Del resto, è anche giusto così. Solo chi si è sbarazzato di quell'esperienza può parlarne con distacco. Probabilmente è questo il senso di quel «nomadismo anarchico» che viene qui presentato per la prima volta. Sapete come sono i nomadi, no? Oggi qui, domani là, loro vivono così... Non sono stanziali, girano sempre. Non trascorrono una vita intera all'ombra della stessa idea, dello stesso sogno. Troppo noioso, si corre il rischio di fare la fine di un Malatesta o di un Galleani. Meglio cambiare, mutare pelle, fare dello zapping ideologico. Pensate al punk. Chi è che lo storicizza, facendone materiale d'archivio, oggetto di conferenze? Chi è passato dal Virus all'Einaudi, dall'Helter Skelter alla Feltrinelli. Nomadismo punk?

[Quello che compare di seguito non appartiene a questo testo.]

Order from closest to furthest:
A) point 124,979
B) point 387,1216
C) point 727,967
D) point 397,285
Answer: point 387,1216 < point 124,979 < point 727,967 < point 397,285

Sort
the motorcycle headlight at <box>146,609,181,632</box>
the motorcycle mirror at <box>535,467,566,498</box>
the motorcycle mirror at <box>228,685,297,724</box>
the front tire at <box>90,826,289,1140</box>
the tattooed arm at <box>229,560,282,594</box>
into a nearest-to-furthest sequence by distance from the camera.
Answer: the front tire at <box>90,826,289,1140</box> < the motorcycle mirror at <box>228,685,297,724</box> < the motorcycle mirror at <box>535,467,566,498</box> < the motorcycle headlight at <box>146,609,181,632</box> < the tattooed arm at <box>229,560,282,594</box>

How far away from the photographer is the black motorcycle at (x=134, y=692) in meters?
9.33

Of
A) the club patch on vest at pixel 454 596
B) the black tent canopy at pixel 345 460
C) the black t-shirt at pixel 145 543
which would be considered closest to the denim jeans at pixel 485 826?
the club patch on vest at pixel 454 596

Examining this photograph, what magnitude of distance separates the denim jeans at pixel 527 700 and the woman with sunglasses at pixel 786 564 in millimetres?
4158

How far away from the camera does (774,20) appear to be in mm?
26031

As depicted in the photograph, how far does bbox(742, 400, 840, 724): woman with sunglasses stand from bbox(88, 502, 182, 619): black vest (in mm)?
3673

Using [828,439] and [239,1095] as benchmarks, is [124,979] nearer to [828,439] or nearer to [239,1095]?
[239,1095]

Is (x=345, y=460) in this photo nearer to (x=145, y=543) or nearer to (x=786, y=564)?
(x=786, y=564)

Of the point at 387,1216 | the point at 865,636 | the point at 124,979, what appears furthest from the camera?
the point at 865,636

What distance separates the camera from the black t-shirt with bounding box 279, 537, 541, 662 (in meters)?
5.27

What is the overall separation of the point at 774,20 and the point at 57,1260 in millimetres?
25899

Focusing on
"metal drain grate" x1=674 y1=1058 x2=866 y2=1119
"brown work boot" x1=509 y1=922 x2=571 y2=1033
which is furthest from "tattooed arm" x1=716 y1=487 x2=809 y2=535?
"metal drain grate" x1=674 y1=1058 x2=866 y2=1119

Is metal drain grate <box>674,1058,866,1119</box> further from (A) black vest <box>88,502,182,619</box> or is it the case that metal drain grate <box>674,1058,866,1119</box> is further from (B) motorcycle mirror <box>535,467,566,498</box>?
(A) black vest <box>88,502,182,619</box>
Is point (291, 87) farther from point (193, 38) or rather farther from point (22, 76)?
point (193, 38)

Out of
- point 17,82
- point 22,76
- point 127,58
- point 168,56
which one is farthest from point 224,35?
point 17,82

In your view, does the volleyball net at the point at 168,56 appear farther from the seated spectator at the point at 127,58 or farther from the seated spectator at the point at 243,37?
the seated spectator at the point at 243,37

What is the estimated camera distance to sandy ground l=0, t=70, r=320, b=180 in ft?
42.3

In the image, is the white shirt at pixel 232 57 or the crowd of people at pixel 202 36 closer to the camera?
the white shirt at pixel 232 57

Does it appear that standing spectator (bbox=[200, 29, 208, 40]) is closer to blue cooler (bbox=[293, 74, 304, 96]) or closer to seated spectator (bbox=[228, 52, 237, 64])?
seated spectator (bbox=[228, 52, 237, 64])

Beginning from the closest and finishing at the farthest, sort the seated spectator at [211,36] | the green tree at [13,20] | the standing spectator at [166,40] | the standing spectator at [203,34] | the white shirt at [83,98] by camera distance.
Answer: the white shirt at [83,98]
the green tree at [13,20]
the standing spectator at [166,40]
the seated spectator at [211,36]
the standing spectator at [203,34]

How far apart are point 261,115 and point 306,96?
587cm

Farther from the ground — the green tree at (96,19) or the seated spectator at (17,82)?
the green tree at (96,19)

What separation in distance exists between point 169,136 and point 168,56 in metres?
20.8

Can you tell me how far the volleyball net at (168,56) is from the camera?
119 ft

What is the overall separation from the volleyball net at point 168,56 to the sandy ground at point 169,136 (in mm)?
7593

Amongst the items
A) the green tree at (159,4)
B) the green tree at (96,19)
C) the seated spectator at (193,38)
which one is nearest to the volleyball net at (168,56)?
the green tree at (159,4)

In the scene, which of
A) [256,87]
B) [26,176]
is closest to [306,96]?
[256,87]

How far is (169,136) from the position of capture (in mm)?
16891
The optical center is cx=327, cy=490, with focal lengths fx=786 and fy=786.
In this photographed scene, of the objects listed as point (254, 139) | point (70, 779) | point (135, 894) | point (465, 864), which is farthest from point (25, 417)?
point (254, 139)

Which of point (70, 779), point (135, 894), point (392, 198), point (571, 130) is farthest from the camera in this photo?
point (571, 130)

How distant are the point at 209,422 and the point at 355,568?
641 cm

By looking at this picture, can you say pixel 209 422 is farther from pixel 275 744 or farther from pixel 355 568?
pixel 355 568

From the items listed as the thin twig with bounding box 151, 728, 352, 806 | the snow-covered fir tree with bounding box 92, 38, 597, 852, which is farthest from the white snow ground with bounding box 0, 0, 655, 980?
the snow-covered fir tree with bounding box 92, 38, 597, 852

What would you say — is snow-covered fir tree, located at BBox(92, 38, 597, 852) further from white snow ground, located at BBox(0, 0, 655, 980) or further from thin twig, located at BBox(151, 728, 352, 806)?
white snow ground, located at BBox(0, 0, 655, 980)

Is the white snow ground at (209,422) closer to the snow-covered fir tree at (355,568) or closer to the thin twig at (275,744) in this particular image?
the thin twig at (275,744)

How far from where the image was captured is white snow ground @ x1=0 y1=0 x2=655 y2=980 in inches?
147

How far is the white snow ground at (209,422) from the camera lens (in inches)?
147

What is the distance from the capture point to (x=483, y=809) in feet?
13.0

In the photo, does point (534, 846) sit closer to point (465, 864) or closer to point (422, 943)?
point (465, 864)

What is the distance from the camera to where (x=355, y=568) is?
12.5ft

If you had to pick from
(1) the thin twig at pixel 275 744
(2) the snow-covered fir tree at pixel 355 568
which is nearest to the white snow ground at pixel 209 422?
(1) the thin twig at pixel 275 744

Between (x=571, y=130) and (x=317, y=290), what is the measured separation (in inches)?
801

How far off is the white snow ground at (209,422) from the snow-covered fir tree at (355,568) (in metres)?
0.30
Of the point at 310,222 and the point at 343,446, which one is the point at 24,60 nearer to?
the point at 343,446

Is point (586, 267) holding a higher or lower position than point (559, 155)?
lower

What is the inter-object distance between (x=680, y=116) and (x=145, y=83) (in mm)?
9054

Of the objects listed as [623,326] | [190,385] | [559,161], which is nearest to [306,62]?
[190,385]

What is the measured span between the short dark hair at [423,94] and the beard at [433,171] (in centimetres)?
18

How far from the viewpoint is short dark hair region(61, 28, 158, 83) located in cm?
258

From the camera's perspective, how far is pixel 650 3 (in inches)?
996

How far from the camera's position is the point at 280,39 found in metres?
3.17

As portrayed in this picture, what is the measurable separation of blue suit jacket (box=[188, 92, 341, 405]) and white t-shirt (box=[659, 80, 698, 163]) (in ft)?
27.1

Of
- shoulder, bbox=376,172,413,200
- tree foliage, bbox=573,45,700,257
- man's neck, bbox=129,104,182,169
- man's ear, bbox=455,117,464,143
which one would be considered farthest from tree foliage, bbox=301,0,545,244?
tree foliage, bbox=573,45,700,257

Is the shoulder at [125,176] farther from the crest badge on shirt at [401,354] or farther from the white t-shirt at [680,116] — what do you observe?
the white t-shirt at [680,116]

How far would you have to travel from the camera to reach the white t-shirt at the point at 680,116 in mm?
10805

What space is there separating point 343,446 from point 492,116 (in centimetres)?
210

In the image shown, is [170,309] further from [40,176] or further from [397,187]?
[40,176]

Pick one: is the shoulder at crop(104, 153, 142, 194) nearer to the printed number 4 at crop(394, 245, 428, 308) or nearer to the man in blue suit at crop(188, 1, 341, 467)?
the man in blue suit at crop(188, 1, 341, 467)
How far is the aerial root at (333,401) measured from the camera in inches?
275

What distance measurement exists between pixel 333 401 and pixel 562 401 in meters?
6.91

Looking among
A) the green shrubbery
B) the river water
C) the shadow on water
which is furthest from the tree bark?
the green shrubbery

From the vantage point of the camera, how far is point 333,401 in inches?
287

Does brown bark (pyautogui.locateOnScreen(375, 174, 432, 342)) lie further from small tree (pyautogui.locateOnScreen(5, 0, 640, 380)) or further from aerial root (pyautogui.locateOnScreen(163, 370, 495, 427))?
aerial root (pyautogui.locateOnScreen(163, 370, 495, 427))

Quindi, giovani compagni, se volete comprendere l'anemia del presente fate a meno di conoscere il vigore del passato (per quanto le capriole e le argomentazioni di un Victor Serge o di un Carlo Molaschi potrebbero essere assai istruttive). Vi basterà leggere il capitolo finale di un'opera letteraria, il delizioso Piccolo galateo erotico per fanciulle di Pierre Louÿs, intitolato «Non dite... ma dite»: «Non dite: “Ho voglia di scopare”. Dite: “Sono nervosa”... Non dite: “Preferisco la lingua all'uccello”. Dite: “Mi piacciono i piaceri delicati”... Non dite: “L'ho vista fottere da entrambi i buchi”. Dite: “È un'estrosa”», e così via. Ecco, se terrete bene a mente le possibilità insite nel funambulismo del linguaggio capirete senz'altro meglio le parole di chi è pronto a salire in cattedra per fare la cronaca rivoluzionaria su Canenero e gli anni 90. Non dirà: Do il culo a destra e a sinistra. Dirà: Amo la differenza. Non dirà: Cambio parere a seconda di come tira il vento. Dirà: Non ho pregiudizi ideologici. Non dirà: Faccio comunella con chiunque, dai compagni anarchici ai compagni autoritari passando per gli amici del Wwf. Dirà: Pratico il nomadismo.
 
Riposa in pace, Canenero, riposa in pace. Hai corso ed hai morso finché hai potuto, finché il fango della calunnia assai più dell'intervento della magistratura ha messo fine ai tuoi giorni. Chi ti ha dato vita, chi ti ha conosciuto ed amato, non ti dimenticherà. Né dimenticherà chi ha decretato la tua morte. Eri un giornale senza prezzo e che non temeva imitazioni, come recitava il sottotitolo. Oggi ancor meno di ieri. Perché oggi, ancor più di ieri, non si può essere al tempo stesso poeti e ambasciatori. Non si può sovvertire e servire. L'alterità è e resta incompatibile con qualsiasi possibilismo. Quanto alle ipocrite e stucchevoli riesumazioni, non temere. Nessuno sciacallo, per quanto a fondo scavi, riuscirà mai a fare scempio delle tue spoglie.